(Stored records)
* * *

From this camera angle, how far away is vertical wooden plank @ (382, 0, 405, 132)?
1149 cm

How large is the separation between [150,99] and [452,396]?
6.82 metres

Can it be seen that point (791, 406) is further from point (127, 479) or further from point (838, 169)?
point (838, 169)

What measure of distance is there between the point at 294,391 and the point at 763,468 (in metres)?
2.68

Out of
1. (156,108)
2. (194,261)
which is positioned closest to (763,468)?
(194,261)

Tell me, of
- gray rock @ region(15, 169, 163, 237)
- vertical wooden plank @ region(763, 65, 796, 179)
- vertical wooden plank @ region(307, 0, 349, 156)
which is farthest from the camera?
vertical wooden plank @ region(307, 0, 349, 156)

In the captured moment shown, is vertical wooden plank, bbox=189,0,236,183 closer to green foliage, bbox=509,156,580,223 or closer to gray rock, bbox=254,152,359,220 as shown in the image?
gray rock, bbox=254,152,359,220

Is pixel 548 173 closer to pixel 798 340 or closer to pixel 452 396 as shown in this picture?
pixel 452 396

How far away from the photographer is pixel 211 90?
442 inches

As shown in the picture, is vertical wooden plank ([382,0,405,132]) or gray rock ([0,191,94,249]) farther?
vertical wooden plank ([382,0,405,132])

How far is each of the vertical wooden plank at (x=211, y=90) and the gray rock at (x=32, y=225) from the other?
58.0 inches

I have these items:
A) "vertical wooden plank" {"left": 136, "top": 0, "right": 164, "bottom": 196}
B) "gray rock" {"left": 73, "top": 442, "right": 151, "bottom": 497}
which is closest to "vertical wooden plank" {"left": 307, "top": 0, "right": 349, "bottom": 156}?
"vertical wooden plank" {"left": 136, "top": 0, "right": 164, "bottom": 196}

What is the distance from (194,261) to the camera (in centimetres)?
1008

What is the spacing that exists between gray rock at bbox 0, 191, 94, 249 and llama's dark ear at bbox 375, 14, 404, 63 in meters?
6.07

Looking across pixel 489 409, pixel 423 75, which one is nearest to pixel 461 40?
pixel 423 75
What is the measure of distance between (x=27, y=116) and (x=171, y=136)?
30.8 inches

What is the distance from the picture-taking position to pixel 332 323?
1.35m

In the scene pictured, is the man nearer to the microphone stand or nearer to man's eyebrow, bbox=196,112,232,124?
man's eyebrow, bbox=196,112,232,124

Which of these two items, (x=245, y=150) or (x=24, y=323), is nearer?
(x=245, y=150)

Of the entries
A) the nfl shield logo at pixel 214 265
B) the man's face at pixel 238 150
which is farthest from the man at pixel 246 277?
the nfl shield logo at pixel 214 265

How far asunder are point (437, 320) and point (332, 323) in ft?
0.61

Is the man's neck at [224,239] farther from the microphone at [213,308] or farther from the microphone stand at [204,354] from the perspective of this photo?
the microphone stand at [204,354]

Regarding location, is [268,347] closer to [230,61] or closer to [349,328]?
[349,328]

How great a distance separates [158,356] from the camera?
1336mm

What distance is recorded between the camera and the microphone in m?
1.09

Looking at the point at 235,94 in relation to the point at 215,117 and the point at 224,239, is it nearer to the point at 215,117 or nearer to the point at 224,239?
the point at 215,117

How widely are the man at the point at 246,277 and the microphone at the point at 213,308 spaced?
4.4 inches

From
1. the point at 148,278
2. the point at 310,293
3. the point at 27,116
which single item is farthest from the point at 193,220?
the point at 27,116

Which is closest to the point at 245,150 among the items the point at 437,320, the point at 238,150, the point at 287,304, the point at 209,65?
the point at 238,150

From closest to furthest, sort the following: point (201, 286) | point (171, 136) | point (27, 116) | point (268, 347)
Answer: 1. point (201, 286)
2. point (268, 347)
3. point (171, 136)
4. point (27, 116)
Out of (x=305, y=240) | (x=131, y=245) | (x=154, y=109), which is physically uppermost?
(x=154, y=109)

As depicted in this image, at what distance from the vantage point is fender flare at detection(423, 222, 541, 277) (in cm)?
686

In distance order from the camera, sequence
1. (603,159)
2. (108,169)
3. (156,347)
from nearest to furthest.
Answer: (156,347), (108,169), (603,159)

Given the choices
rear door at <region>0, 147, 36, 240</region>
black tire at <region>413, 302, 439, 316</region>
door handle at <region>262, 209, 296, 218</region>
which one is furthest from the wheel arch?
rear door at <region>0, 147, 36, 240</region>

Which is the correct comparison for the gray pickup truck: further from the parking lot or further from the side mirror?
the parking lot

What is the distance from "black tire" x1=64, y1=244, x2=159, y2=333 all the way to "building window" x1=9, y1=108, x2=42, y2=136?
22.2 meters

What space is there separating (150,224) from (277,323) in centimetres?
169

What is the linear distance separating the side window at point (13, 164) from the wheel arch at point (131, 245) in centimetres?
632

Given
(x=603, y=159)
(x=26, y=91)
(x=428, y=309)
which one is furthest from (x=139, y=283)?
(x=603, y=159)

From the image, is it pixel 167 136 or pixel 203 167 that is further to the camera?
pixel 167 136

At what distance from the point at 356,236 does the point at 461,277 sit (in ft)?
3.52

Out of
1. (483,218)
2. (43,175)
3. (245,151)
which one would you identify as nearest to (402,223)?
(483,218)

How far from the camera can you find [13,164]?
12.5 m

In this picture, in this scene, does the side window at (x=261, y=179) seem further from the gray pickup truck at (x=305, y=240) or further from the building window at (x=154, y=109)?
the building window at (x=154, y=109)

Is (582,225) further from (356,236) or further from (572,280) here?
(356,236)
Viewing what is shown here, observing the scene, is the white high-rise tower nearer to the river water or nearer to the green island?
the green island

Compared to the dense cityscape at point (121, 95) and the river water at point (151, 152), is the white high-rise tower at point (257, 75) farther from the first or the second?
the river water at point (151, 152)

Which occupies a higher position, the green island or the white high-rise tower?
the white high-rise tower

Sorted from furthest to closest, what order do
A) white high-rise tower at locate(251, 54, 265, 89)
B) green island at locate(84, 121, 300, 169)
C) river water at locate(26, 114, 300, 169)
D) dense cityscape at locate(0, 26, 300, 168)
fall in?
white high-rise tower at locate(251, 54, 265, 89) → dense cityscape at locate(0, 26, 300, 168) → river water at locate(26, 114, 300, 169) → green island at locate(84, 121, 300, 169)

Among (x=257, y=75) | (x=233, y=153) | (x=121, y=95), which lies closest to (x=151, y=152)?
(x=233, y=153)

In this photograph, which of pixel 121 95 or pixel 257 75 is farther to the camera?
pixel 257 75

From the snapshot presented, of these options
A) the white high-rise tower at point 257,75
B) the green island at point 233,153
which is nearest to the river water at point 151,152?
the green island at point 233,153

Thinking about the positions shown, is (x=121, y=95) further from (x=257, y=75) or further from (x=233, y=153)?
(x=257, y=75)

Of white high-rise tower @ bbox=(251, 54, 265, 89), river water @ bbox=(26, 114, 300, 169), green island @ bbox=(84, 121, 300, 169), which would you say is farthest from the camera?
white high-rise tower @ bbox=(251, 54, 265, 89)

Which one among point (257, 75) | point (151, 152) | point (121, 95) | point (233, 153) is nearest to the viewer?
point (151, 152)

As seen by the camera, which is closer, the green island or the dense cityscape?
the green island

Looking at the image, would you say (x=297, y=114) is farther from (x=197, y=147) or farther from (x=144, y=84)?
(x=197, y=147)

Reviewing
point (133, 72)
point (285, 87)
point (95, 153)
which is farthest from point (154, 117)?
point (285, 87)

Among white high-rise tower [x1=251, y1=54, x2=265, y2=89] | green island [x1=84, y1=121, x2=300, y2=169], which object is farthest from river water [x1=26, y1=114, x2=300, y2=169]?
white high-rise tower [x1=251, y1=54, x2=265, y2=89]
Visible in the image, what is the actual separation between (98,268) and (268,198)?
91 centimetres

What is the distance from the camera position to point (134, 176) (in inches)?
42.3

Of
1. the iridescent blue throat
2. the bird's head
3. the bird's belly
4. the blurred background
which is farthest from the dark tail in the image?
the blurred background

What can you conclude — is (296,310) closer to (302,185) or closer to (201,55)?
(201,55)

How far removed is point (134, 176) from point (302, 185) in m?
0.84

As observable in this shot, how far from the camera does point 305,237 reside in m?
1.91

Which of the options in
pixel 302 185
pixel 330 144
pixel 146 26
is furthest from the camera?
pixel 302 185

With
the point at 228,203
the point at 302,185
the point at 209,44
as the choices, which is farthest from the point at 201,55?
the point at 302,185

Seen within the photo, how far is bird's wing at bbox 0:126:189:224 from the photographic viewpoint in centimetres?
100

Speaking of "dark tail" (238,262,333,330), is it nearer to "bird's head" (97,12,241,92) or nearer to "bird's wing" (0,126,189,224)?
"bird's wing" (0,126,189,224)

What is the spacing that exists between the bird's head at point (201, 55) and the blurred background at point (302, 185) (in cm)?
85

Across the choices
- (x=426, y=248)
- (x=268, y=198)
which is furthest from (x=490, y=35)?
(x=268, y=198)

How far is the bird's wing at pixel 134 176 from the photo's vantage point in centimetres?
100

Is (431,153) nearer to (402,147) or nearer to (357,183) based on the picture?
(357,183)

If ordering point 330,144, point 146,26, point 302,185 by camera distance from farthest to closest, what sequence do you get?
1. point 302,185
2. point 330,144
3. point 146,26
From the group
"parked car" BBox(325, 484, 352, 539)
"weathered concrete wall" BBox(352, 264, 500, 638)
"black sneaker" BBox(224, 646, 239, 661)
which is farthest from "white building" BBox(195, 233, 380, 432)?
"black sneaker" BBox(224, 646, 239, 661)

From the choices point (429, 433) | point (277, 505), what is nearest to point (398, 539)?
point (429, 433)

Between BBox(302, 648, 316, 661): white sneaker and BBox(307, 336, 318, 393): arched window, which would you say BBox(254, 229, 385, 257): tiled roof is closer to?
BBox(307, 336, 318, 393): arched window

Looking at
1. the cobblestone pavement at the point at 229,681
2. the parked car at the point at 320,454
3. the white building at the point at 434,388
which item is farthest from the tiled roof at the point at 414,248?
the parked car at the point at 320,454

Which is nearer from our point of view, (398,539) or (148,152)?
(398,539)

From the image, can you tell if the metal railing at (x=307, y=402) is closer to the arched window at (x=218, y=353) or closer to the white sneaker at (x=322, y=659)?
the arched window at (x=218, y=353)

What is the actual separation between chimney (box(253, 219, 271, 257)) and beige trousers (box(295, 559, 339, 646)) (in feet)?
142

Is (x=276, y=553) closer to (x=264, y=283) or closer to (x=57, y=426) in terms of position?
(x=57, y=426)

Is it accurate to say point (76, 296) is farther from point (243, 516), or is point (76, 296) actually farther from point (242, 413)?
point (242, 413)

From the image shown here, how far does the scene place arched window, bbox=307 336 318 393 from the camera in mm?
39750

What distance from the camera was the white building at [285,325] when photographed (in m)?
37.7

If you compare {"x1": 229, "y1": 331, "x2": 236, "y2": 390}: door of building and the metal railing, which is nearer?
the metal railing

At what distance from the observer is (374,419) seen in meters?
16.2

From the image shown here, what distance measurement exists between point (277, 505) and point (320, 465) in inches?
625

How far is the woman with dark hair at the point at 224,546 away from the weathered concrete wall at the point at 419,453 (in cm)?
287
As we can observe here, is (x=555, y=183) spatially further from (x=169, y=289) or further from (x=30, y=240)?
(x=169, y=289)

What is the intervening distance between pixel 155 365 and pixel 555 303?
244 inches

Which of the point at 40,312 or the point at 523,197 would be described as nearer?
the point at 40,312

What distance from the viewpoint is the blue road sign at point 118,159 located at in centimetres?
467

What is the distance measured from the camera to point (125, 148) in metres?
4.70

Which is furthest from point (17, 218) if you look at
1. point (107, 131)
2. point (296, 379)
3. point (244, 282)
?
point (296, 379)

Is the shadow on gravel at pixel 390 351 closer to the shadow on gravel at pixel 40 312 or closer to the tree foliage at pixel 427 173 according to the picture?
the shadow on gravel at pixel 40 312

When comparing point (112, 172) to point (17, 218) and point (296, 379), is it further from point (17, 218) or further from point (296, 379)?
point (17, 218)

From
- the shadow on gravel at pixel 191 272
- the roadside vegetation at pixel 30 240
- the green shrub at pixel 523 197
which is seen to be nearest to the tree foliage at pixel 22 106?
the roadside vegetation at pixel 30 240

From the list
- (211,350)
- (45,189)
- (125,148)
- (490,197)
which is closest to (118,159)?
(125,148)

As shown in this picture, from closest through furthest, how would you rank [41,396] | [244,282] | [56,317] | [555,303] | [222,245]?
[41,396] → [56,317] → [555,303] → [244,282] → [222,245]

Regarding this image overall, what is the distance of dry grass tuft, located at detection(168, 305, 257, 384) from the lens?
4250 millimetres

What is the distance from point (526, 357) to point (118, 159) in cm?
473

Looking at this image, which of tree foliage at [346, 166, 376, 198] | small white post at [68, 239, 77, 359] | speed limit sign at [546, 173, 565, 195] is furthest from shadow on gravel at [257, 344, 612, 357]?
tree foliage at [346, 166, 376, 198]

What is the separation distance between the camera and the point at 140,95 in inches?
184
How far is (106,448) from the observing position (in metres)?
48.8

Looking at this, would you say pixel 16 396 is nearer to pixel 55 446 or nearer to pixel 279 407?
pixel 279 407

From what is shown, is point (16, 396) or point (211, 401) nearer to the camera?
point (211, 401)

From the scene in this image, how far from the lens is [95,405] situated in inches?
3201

* * *

Lay out the Stored records as a two-column CSV with columns "line" and "answer", covering everything from the line that contains "Looking at this, would" through the end of the Stored records, inclusive. Give one row per line and its answer, with each value in a single quoted field and any line breaks turned into spaces.

line,answer
"Looking at this, would you say pixel 16 396 is nearer to pixel 55 446 or nearer to pixel 279 407?","pixel 279 407"
"From what is shown, is point (16, 396) or point (211, 401) nearer to the camera?","point (211, 401)"
"From the scene in this image, how far from the lens is [95,405] situated in inches?","3201"